▶ [WHAT YOU WILL DO]
Reproduce the WebXR iframe discussion word for word from "2019-12-03 Thread kgilbert" up to and including "for reviewing this.".

▶ [PROVIDED TEXT]
□ □ □ □
2019-12-03 Thread kgilbert
On Tuesday, August 28, 2018 at 5:16:14 PM UTC-7, kgil...@mozilla.com wrote:
> Hi David,
> 
> These are all great points, thanks for reviewing this.
> 
> The intent is to not allow WebXR in any iframe (not just sandboxed ones), 
> until the discussions have settled.  I appreciate the feedback on the feature 
> policy approach and how the origin would be presented to the user.
> 
> Much of the recent activity in the community group is related to session 
> creation, ensuring that each UA can prompt the user in the most appropriate 
> way without affecting content.  The prompts may vary, for example, if using a 
> headset connected to a traditional PC versus an all-in-one VR computer such 
> as the "Oculus Go".  Some vendors may opt to present more granular 
> information about a WebXR presentation request (eg, notify user that site is 
> requesting specific geometry for world understanding and to present to their 
> full FOV) while others may opt to present a catch-all (eg, the site is 
> requesting access to all your sensors and camera feed).
> 
> I'll raise the concern about about delegation and what domain to associate 
> with in the community group.  This is a very good point.
> 
> The intent is to follow a fail-safe approach, that will not result in sites 
> working now that would break later.  If the specifics on iframe WebXR usage 
> are settled before implementation is complete, I hope to also enable iframe 
> WebXR usage accordingly.
> 
> On Tuesday, August 7, 2018 at 2:07:06 PM UTC-7, David Baron wrote:
> > On Monday 2018-07-30 17:03 -0700, Kip Gilbert wrote:
> > > Is this feature enabled by default in sandboxed iframes?
> > > WebXR will not be enabled by default in sandboxed iframes.  This will 
> > > likely be enabled later, by use of Feature Policy: 
> > > https://github.com/immersive-web/webxr/issues/86 
> > > 
> > 
> > I'm curious why this is specific to sandboxed iframes, rather than,
> > say, any cross-origin iframes (and perhaps also same-origin
> > sandboxed ones).
> > 
> > That said, some of this concern comes from not being sure what it
> > looks like to a user if a page wants to use XR.  Is there some sort
> > of permission prompt or request that the user sees first?
> > 
> > If there is... what domain is it associated with?
> > 
> > One of the goals of feature policy is to allow permission requests
> > be *associated* only with the toplevel page.  This is useful since
> > permission requests coming from subframes aren't particularly
> > meaningful and are also confusing -- they don't correspond to the
> > URL bar, it's not clear what persisting them would mean, etc.
□ □ □ □
▶ [DATASET SECTION]

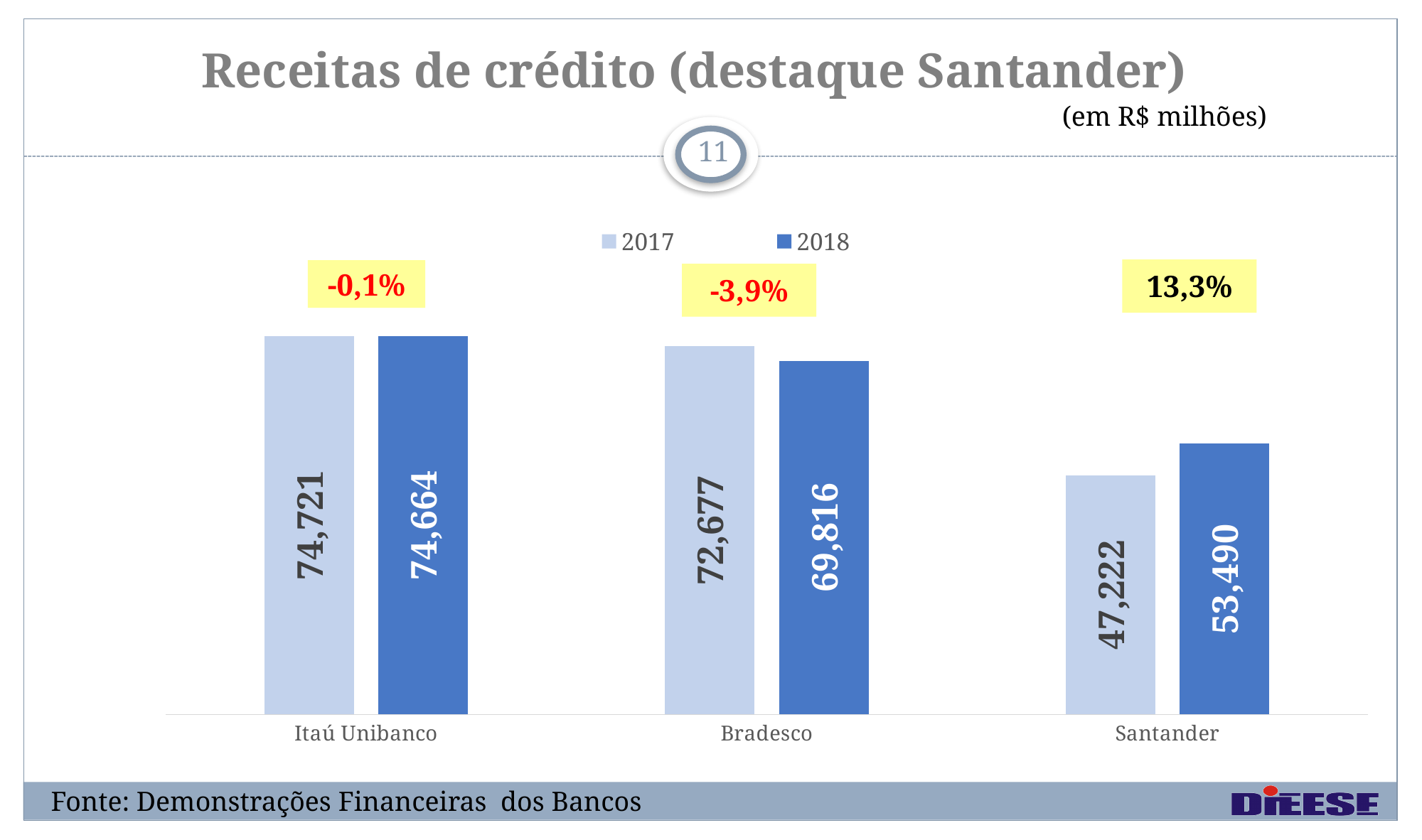
What is the difference between Santander's 2018 and 2017 values? 6,268 What is the difference between Bradesco's 2017 and 2018 values? 2,861 How many series does the legend list? 2 What is the 2017 value for Itaú Unibanco? 74,721 Which bank has the lowest 2017 value? Santander How many banks are shown on the x axis? 3 For Bradesco, which is larger, the 2017 value or the 2018 value? 2017 What is the 2018 value for Bradesco? 69,816 What kind of chart is shown on the slide? bar chart What percentage change is shown above the Santander bars? 13,3% What is the 2017 value for Santander? 47,222 Which bank has the highest 2018 value? Itaú Unibanco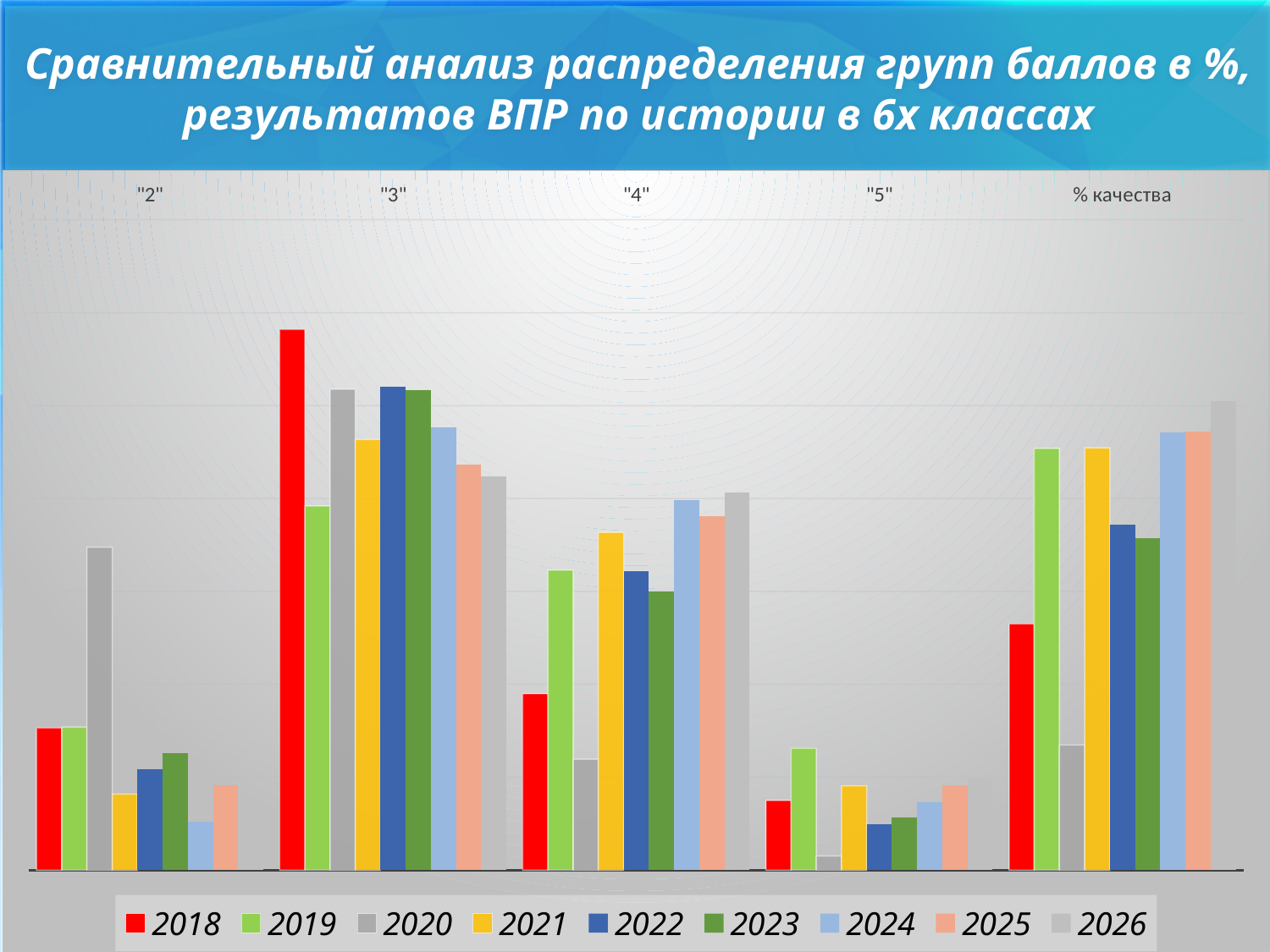
In the "3" category, which is larger, the value for 2022 or the value for 2025? 2022 In the "% качества" category, which year has the highest bar? 2026 How many categories are shown along the x axis? 5 In the "3" category, which year has the lowest bar? 2019 How many series does the legend list? 9 In the "2" category, which year has the highest bar? 2020 Which year is shown in red in the legend? 2018 In the "3" category, which year has the highest bar? 2018 In the "2" category, which year has the lowest bar? 2024 In the "4" category, which year has the lowest bar? 2020 What kind of chart is shown on the slide? bar chart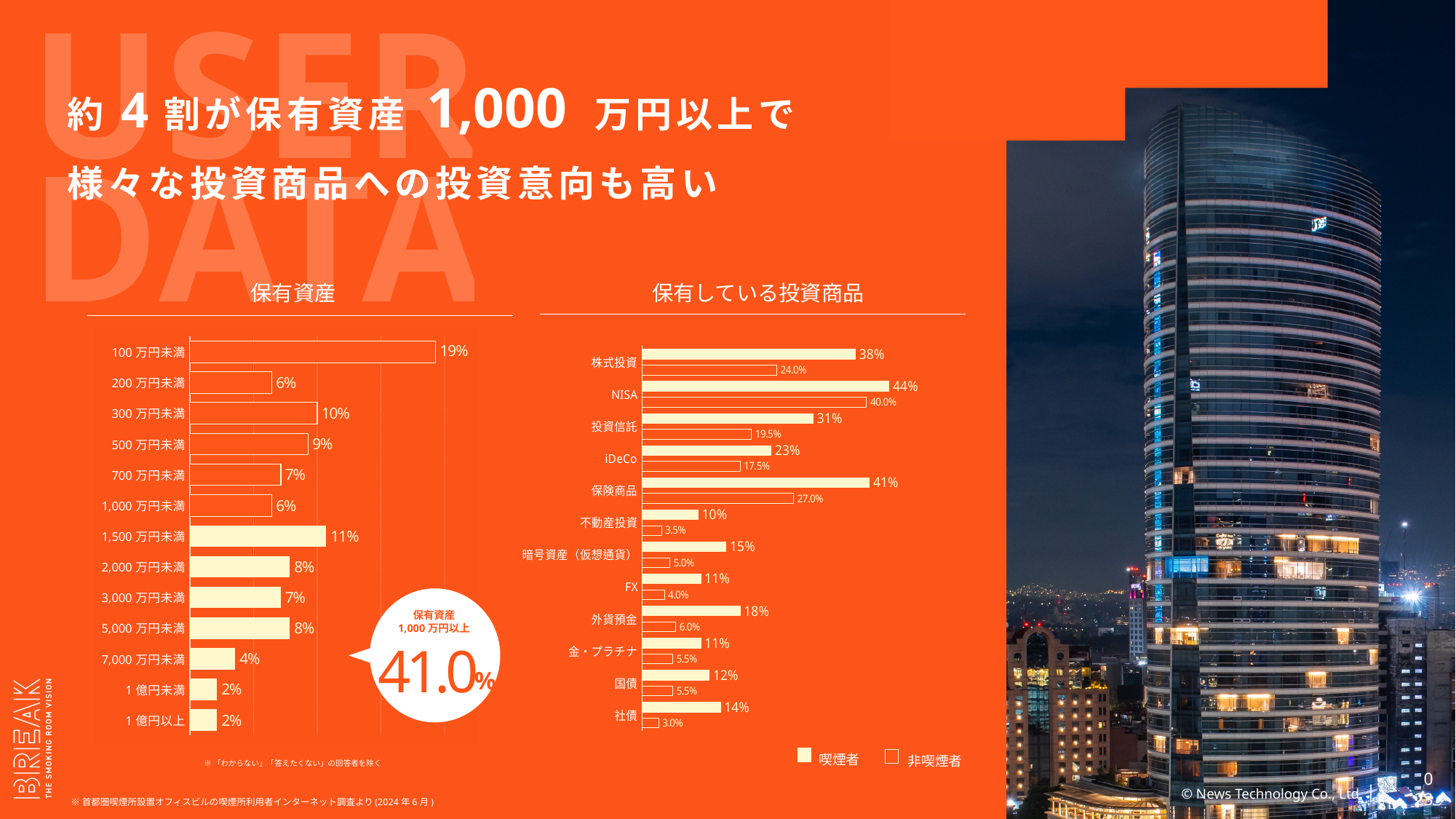
How many categories does the 保有資産 chart show? 13 In the 保有している投資商品 chart, which category has the lowest 非喫煙者 value? 社債 What kind of chart is the 保有資産 chart? bar chart In the 保有資産 chart, what is the value for 100万円未満? 19% How many categories does the 保有している投資商品 chart show? 12 In the 保有している投資商品 chart, what is the 喫煙者 value for NISA? 44% In the 保有している投資商品 chart, what is the 非喫煙者 value for 保険商品? 27.0% In the 保有している投資商品 chart, what is the difference between the 喫煙者 and 非喫煙者 values for 投資信託? 11.5% In the 保有している投資商品 chart, which is larger for 株式投資: the 喫煙者 value or the 非喫煙者 value? 喫煙者 In the 保有資産 chart, what is the difference between the values for 1,500万円未満 and 7,000万円未満? 7% How many series does the legend of the 保有している投資商品 chart list? 2 In the 保有資産 chart, which category has the highest value? 100万円未満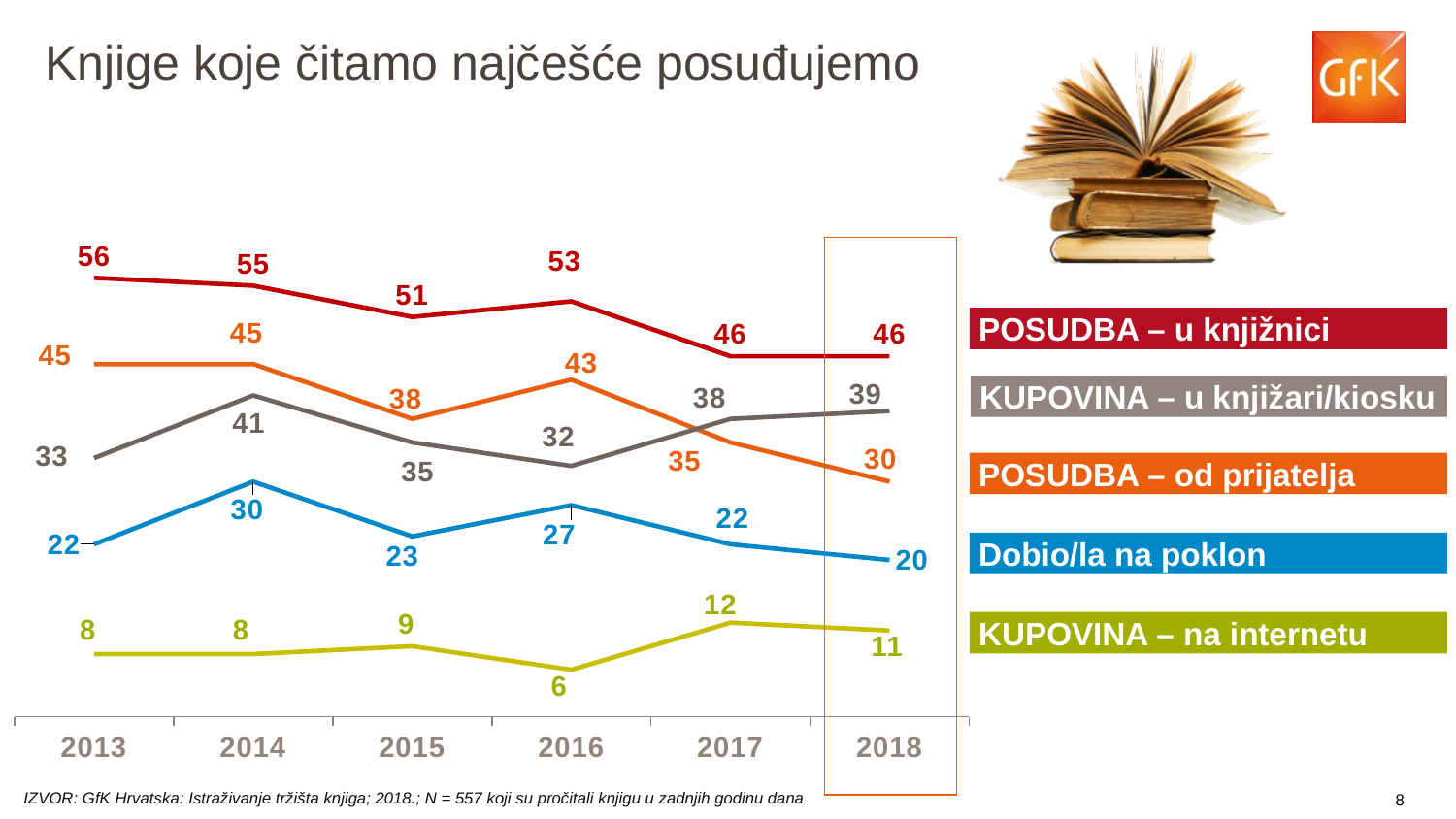
How many series does the legend on the right list? 5 What type of chart is shown on the slide? line chart Does the value for POSUDBA – u knjižnici rise or fall from 2013 to 2018? fall What is the value for KUPOVINA – u knjižari/kiosku in 2018? 39 In which year is KUPOVINA – na internetu highest? 2017 What is the difference between POSUDBA – u knjižnici and POSUDBA – od prijatelja in 2018? 16 Which is larger in 2017: KUPOVINA – u knjižari/kiosku or POSUDBA – od prijatelja? KUPOVINA – u knjižari/kiosku How many years are shown on the x axis? 6 In which year is POSUDBA – od prijatelja lowest? 2018 What is the value for Dobio/la na poklon in 2014? 30 What is the value for POSUDBA – u knjižnici in 2013? 56 What is the value for KUPOVINA – na internetu in 2016? 6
□ □ □ □
▶ [ANSWER BOX]
2019-12-03 Thread kgilbert
On Tuesday, August 28, 2018 at 5:16:14 PM UTC-7, kgil...@mozilla.com wrote:
> Hi David,
> 
> These are all great points, thanks for reviewing this.